◆ **Task**: Rewrite each of the records below with "physical distance" replaced by "real-world distance" and everything else left the same, and omit the pictures from your answer.

┌─ Extracted entries

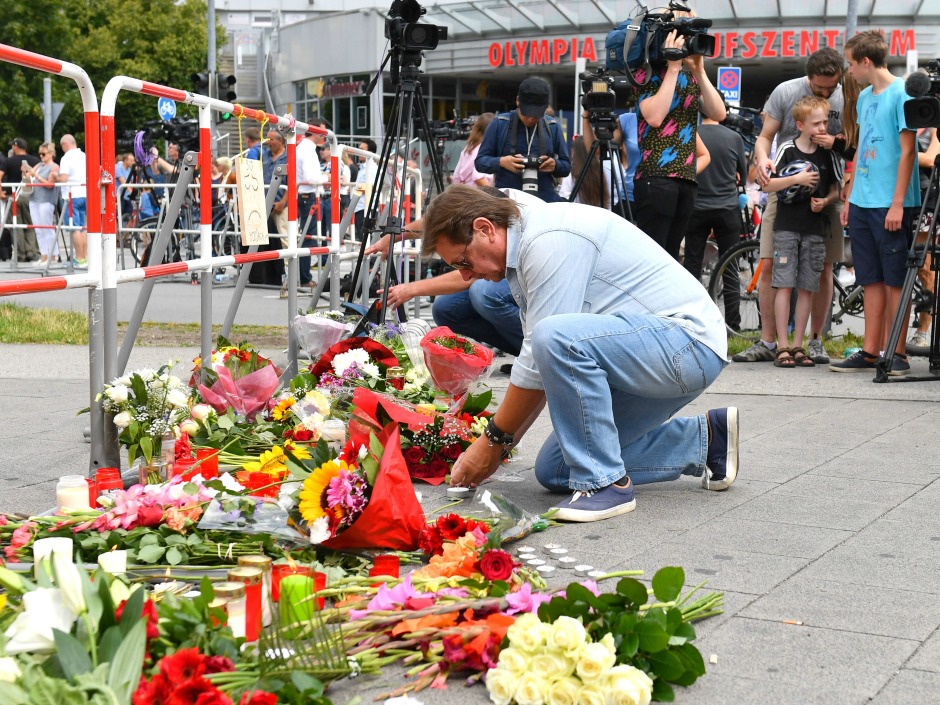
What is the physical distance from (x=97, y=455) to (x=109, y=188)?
0.94 metres

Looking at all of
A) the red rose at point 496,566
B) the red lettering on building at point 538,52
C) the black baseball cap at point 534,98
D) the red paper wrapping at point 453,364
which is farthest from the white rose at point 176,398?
the red lettering on building at point 538,52

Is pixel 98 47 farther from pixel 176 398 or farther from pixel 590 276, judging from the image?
pixel 590 276

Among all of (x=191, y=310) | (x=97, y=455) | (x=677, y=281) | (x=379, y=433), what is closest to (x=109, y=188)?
(x=97, y=455)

└─

◆ **Answer below**:
What is the real-world distance from (x=97, y=455) to (x=109, y=188)?
0.94 metres

Looking at all of
A) the red rose at point 496,566
B) the red lettering on building at point 538,52
C) the black baseball cap at point 534,98
D) the red paper wrapping at point 453,364
which is farthest from the white rose at point 176,398?
the red lettering on building at point 538,52

Is pixel 98 47 farther from pixel 176 398 or farther from pixel 590 276, judging from the image?
pixel 590 276

Among all of (x=191, y=310) | (x=97, y=455) | (x=677, y=281) | (x=379, y=433), what is closest to (x=109, y=188)?
(x=97, y=455)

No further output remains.